Records of spatial reasoning questions:
____________

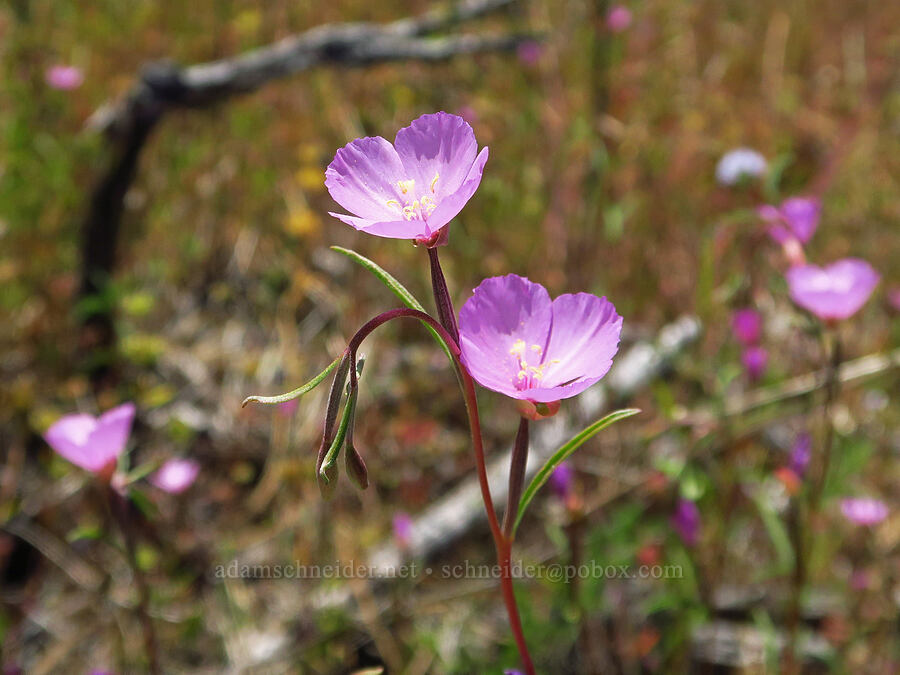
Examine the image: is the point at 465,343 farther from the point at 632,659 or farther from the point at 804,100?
the point at 804,100

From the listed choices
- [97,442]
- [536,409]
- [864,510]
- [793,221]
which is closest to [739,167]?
[793,221]

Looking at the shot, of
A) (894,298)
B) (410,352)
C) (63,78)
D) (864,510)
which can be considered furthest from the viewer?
(63,78)

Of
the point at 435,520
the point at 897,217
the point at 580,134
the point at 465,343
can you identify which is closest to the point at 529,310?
the point at 465,343

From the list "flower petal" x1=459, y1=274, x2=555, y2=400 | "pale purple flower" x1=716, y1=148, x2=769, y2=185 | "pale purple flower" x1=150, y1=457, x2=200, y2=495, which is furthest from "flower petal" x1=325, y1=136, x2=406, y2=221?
"pale purple flower" x1=716, y1=148, x2=769, y2=185

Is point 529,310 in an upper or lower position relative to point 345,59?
lower

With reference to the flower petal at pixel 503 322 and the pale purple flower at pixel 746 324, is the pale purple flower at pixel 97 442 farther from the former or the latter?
the pale purple flower at pixel 746 324

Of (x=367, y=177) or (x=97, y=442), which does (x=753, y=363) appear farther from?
(x=97, y=442)
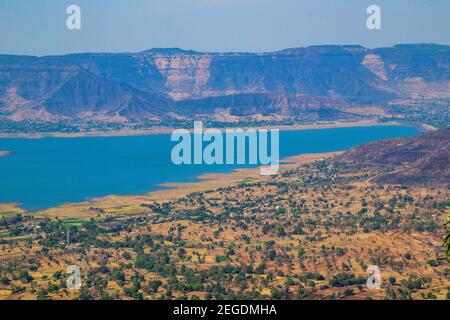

____________

§ Stated goal: Put every line of the items above into a JSON list of strings, one string per line. Leave out blank lines and the pictures.

§ Answer to the problem:
[
  "Examine the image: is the point at 465,343 farther from the point at 632,659 or farther from the point at 804,100?",
  "the point at 804,100",
  "From the listed choices",
  "- [97,442]",
  "- [536,409]",
  "- [864,510]",
  "- [793,221]",
  "which is closest to [739,167]?",
  "[793,221]",
  "Looking at the shot, of",
  "A) (894,298)",
  "B) (410,352)",
  "C) (63,78)",
  "D) (864,510)",
  "which can be considered furthest from the viewer?",
  "(63,78)",
  "Of",
  "the point at 435,520",
  "the point at 897,217",
  "the point at 580,134",
  "the point at 465,343",
  "can you identify which is closest to the point at 529,310?",
  "the point at 465,343",
  "From the list \"flower petal\" x1=459, y1=274, x2=555, y2=400 | \"pale purple flower\" x1=716, y1=148, x2=769, y2=185 | \"pale purple flower\" x1=150, y1=457, x2=200, y2=495, which is furthest from \"flower petal\" x1=325, y1=136, x2=406, y2=221?",
  "\"pale purple flower\" x1=716, y1=148, x2=769, y2=185",
  "Is point 529,310 in an upper or lower position relative to point 345,59?",
  "lower",
  "With reference to the flower petal at pixel 503 322 and the pale purple flower at pixel 746 324, is the pale purple flower at pixel 97 442 farther from the former or the latter?",
  "the pale purple flower at pixel 746 324",
  "Of (x=367, y=177) or (x=97, y=442), which does (x=753, y=363) appear farther from?",
  "(x=97, y=442)"
]